● **What to produce**
For the string "scientific", count the lines in the records below that contain it. Answer with that number alone.

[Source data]
-*-

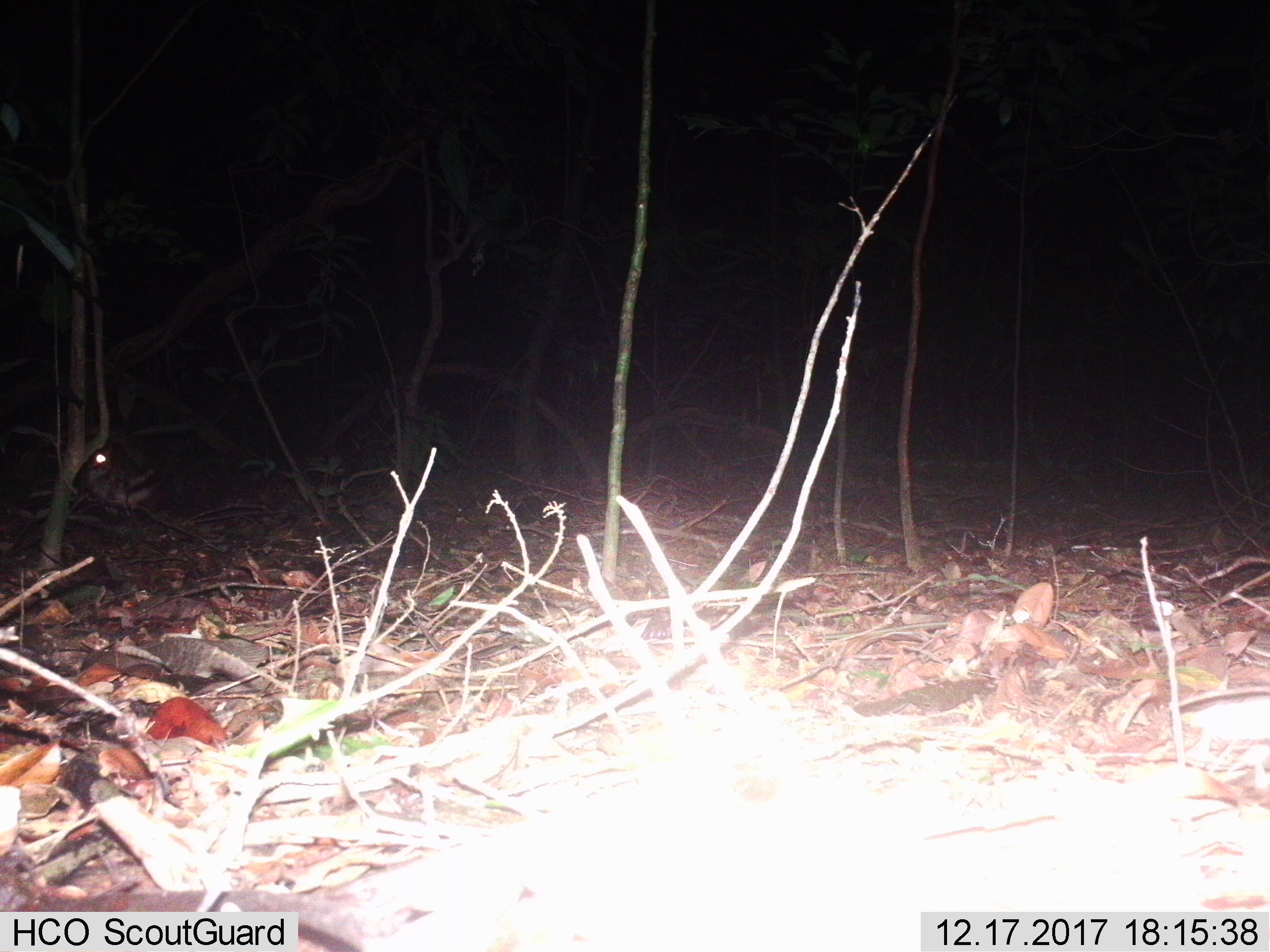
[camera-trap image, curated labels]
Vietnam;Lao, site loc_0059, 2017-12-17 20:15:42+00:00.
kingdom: Animalia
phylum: Chordata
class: Mammalia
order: Lagomorpha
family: Leporidae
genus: Nesolagus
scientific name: Nesolagus timminsi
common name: annamite striped rabbit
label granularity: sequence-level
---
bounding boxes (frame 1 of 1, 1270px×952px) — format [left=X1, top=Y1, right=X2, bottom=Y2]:
annamite striped rabbit: [left=80, top=433, right=170, bottom=526]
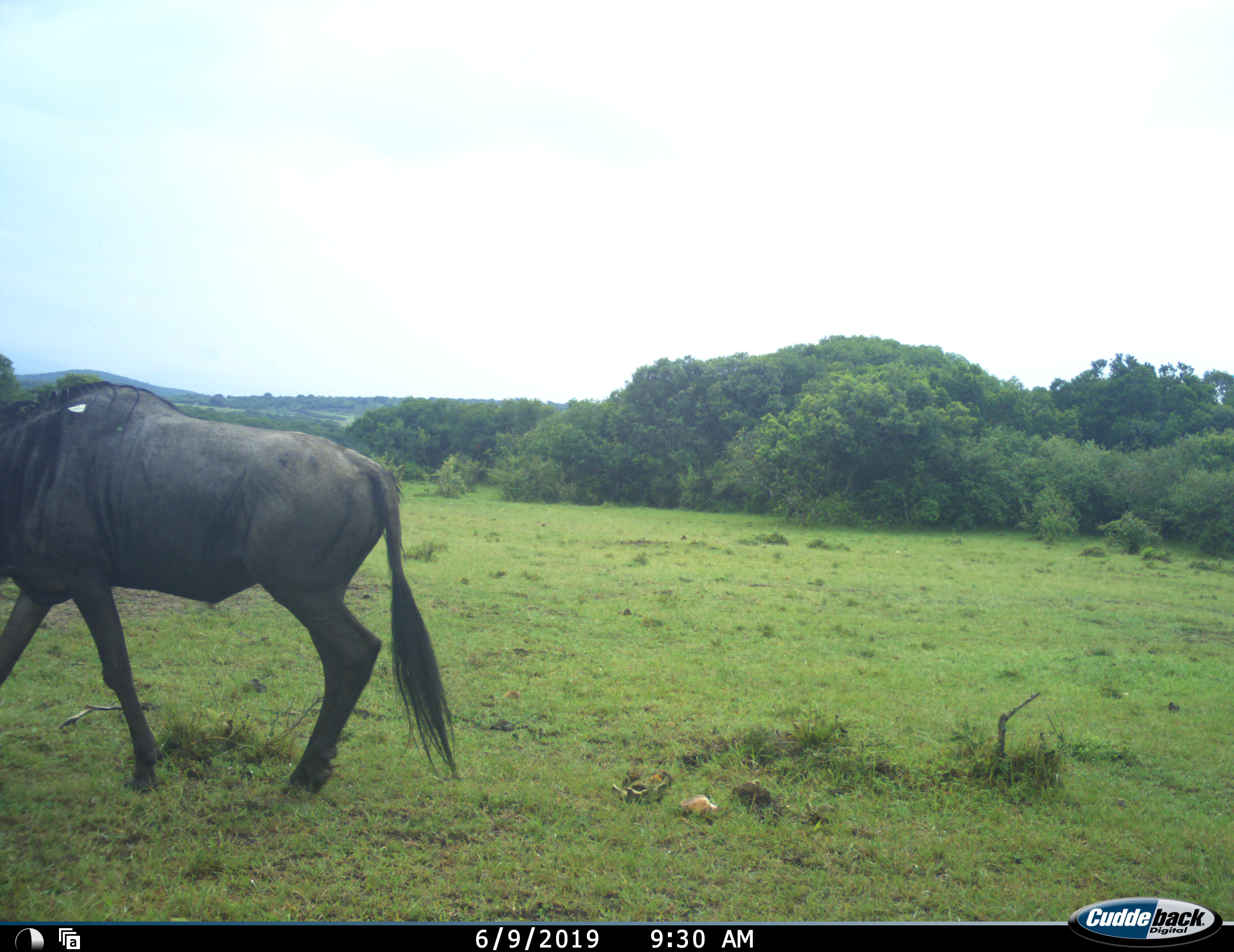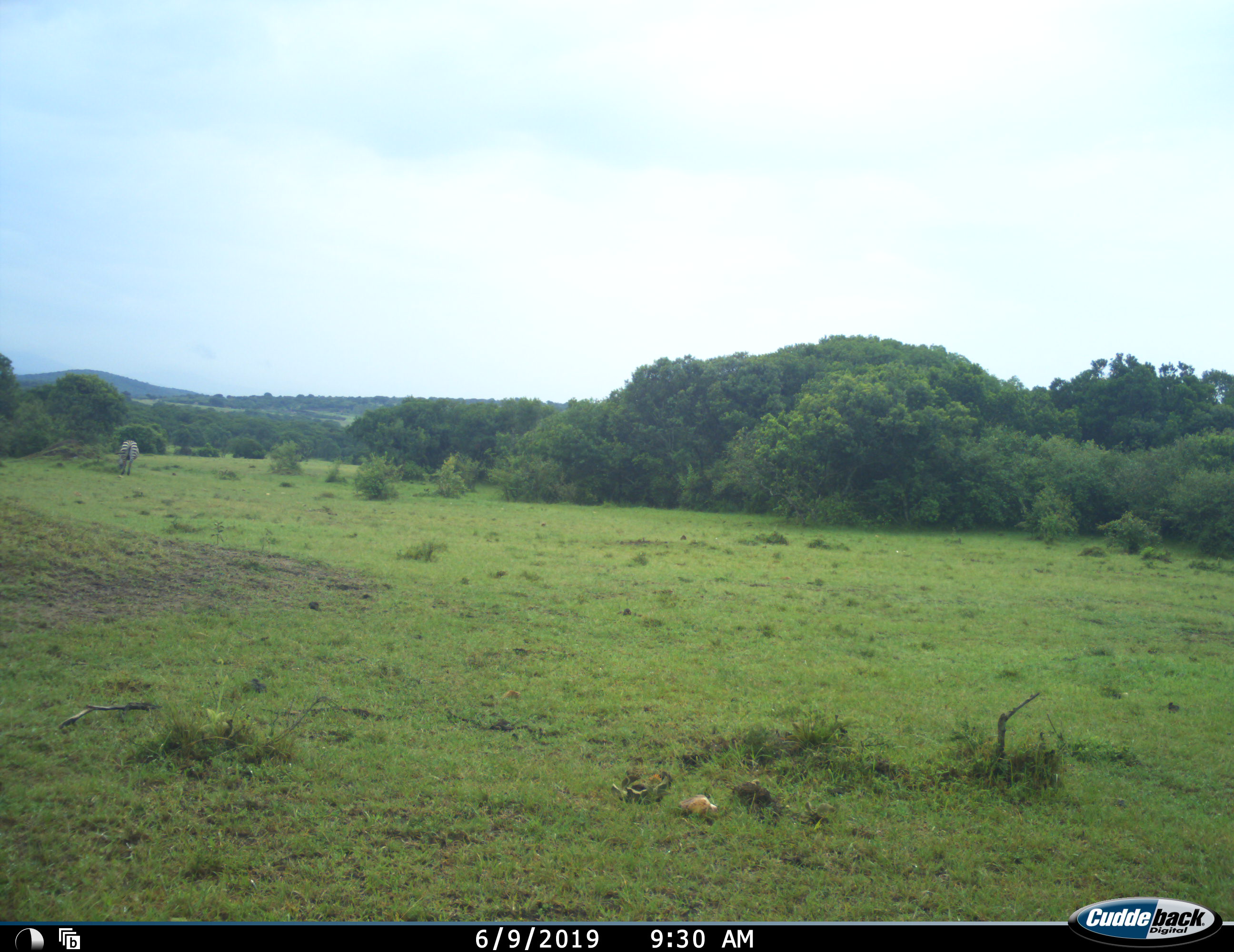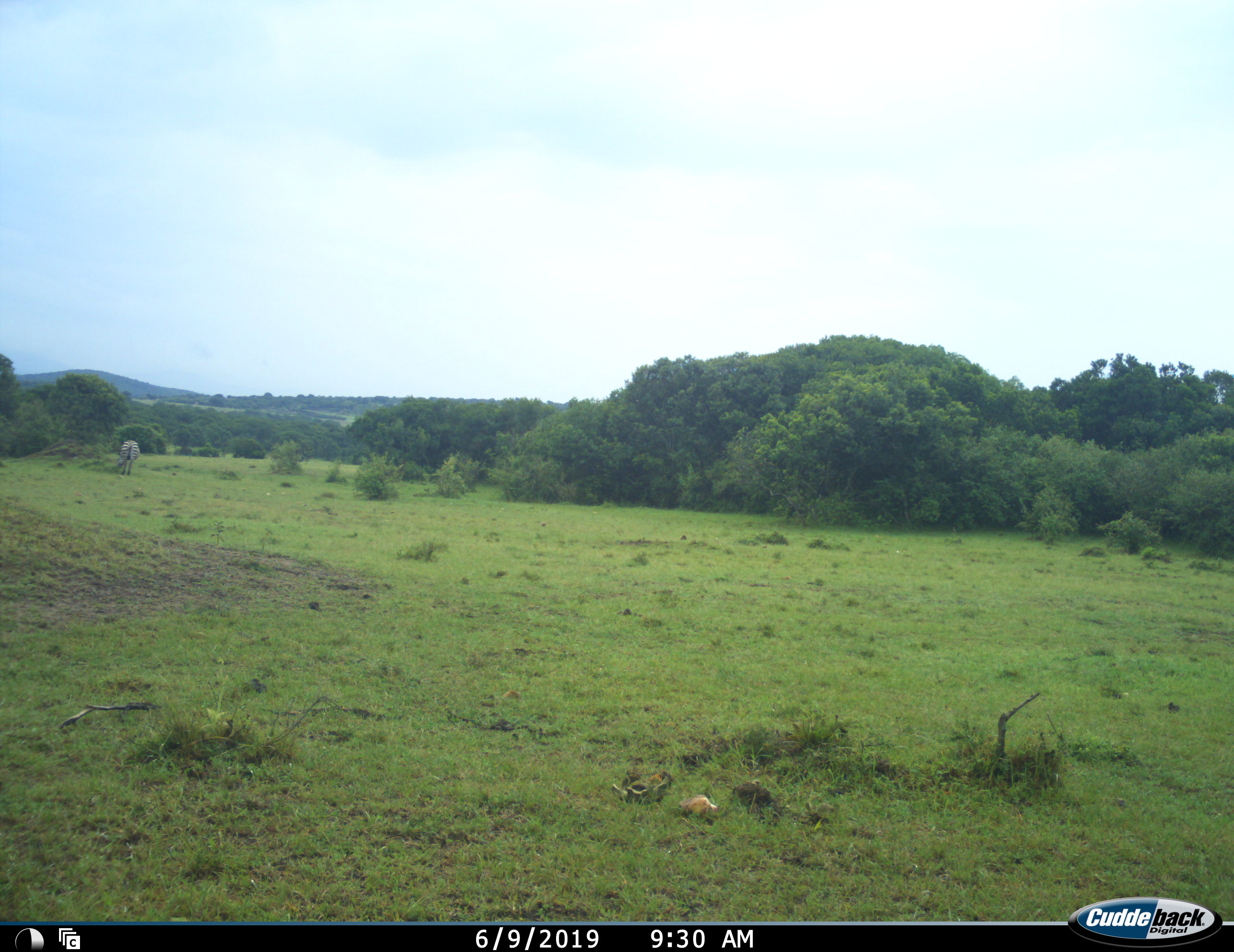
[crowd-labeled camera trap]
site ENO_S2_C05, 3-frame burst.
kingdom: Animalia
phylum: Chordata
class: Mammalia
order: Artiodactyla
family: Bovidae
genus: Connochaetes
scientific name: Connochaetes taurinus taurinus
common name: blue wildebeest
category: wildebeestblue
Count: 1.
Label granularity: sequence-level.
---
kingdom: Animalia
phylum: Chordata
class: Mammalia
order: Perissodactyla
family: Equidae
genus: Equus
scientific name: Equus quagga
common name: plains zebra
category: zebraplains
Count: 1.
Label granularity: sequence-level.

-*-

● **Solved exercise**
3